> **What this task involves**
Scan the lines below; pull out those with "volunteer".

----

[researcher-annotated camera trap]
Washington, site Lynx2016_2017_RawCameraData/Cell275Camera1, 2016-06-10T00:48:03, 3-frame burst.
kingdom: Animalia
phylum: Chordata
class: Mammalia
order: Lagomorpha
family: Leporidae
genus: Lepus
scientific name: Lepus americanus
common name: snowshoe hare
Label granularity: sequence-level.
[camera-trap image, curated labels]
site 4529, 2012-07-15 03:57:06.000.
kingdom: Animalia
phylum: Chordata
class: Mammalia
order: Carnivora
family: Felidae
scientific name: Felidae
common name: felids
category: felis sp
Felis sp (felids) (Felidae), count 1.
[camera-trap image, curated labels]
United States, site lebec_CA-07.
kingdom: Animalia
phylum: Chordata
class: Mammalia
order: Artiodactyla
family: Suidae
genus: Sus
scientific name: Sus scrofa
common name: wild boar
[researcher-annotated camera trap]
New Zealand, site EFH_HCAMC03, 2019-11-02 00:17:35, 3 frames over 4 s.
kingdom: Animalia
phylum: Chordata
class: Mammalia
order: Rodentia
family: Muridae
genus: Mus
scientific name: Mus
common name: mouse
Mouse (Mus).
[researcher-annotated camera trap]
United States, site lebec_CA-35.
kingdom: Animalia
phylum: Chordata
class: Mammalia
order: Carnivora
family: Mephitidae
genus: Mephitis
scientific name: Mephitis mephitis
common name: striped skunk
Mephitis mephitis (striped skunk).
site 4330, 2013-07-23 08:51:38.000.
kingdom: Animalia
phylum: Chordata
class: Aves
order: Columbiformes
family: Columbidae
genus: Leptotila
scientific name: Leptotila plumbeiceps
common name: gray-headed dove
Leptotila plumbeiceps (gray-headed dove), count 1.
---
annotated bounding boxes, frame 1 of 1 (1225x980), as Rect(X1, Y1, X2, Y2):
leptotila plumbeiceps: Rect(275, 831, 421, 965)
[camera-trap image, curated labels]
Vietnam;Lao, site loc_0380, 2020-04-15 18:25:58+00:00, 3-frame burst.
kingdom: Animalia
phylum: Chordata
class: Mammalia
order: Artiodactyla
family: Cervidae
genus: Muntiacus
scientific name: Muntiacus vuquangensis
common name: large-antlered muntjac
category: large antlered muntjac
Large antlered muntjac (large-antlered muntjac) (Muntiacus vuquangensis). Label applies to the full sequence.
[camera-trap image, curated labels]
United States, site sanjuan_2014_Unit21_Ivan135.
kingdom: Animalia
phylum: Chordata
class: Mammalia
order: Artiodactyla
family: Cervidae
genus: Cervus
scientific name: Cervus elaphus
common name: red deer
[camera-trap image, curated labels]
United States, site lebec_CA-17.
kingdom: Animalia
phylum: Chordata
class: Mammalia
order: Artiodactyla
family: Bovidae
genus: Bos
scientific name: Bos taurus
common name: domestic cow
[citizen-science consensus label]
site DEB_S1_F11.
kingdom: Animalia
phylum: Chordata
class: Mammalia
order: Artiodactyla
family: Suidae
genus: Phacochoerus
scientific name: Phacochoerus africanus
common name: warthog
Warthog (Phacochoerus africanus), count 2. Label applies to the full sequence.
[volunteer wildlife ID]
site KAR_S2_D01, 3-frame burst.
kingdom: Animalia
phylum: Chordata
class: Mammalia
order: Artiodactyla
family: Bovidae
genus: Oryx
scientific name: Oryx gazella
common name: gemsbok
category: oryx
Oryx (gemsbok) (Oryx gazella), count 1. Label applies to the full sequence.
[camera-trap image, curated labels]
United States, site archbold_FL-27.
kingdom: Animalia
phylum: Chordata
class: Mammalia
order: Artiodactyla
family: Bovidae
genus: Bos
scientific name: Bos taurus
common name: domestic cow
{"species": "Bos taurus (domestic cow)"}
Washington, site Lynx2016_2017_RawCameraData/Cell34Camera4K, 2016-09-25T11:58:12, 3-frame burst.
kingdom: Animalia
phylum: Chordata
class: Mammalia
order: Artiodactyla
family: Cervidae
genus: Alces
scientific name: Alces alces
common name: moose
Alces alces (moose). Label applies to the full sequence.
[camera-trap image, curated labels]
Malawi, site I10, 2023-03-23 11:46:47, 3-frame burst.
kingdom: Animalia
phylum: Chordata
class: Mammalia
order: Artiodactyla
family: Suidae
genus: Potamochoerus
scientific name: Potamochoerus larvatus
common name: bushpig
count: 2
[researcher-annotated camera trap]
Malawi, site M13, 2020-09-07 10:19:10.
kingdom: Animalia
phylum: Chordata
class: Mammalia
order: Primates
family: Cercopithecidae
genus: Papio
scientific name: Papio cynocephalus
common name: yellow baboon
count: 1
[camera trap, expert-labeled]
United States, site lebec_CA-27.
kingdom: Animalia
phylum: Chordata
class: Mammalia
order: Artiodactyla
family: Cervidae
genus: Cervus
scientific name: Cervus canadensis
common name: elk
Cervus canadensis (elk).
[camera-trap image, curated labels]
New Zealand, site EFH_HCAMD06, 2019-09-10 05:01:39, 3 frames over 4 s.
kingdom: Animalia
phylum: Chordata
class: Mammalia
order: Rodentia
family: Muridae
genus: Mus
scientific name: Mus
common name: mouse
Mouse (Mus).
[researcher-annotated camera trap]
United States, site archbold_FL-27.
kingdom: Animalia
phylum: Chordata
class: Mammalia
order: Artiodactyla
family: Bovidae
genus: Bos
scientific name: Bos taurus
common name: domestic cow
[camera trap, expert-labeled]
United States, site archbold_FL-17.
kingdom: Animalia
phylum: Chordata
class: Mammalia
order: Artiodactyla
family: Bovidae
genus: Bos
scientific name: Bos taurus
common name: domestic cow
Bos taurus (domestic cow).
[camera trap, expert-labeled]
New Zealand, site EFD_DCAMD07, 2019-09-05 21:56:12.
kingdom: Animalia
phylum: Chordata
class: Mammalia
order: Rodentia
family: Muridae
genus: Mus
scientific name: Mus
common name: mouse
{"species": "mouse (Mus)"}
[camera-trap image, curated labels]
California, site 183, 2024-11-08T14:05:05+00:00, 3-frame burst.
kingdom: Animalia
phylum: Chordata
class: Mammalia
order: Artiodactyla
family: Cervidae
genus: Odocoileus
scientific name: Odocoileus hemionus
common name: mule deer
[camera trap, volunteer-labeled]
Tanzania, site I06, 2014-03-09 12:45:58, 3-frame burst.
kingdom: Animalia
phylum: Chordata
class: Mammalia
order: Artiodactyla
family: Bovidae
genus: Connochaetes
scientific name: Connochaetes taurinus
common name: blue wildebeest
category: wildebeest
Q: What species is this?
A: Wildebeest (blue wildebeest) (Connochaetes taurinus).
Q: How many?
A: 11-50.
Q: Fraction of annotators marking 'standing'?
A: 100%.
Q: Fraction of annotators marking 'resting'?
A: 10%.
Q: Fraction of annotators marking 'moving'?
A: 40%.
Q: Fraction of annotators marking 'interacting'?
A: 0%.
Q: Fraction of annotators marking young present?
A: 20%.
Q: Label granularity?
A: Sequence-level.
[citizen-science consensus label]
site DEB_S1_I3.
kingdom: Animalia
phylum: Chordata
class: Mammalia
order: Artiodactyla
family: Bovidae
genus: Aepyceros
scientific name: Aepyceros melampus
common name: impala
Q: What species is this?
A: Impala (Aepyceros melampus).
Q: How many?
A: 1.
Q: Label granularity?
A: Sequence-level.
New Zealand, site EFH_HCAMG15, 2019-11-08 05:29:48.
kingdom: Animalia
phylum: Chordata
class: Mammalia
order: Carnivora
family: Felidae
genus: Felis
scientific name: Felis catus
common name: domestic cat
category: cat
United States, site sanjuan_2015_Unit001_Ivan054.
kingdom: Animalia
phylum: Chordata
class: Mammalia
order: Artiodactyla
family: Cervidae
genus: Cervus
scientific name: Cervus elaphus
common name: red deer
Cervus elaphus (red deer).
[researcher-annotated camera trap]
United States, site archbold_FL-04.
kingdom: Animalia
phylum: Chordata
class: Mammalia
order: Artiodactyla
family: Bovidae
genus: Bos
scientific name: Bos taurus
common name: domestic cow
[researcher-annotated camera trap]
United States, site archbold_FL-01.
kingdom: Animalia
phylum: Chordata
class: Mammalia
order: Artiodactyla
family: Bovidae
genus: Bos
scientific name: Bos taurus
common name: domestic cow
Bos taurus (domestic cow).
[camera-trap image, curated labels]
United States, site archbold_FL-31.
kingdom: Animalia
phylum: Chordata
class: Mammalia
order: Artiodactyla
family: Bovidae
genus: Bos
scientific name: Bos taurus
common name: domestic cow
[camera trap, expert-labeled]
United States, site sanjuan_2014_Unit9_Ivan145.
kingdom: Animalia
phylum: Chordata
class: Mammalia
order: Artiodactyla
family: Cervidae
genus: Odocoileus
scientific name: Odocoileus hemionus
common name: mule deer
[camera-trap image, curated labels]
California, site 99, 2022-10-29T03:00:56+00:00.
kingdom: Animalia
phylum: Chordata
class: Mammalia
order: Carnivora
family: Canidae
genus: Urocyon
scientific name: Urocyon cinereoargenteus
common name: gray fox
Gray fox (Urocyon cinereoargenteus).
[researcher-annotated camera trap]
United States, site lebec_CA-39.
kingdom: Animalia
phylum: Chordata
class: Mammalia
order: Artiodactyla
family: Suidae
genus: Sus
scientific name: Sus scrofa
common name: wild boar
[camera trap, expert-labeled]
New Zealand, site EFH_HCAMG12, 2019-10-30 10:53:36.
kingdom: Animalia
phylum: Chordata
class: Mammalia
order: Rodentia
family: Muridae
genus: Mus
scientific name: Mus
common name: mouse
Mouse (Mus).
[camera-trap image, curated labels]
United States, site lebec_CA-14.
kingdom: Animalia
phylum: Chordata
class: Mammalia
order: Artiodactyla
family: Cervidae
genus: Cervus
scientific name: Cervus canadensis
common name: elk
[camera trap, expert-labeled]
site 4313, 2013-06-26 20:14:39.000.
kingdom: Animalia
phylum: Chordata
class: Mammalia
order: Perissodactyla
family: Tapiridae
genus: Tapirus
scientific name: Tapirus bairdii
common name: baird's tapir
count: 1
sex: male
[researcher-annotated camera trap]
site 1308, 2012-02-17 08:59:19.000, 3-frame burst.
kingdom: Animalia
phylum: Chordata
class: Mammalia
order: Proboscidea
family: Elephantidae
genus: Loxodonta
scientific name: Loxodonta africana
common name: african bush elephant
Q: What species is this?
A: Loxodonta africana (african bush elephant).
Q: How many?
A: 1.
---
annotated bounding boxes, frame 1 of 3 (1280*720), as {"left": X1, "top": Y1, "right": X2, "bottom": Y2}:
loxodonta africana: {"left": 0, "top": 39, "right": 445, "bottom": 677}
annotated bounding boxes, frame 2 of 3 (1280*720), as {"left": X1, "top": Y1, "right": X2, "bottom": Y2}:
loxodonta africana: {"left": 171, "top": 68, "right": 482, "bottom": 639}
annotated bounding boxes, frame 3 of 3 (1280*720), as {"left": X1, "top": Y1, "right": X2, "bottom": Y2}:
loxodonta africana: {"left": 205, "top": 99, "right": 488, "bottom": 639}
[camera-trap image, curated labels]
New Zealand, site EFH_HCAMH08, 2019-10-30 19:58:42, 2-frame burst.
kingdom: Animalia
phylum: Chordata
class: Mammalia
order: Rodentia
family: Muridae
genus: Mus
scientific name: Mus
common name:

----

> **Solution for this problem**
[volunteer wildlife ID]
[camera trap, volunteer-labeled]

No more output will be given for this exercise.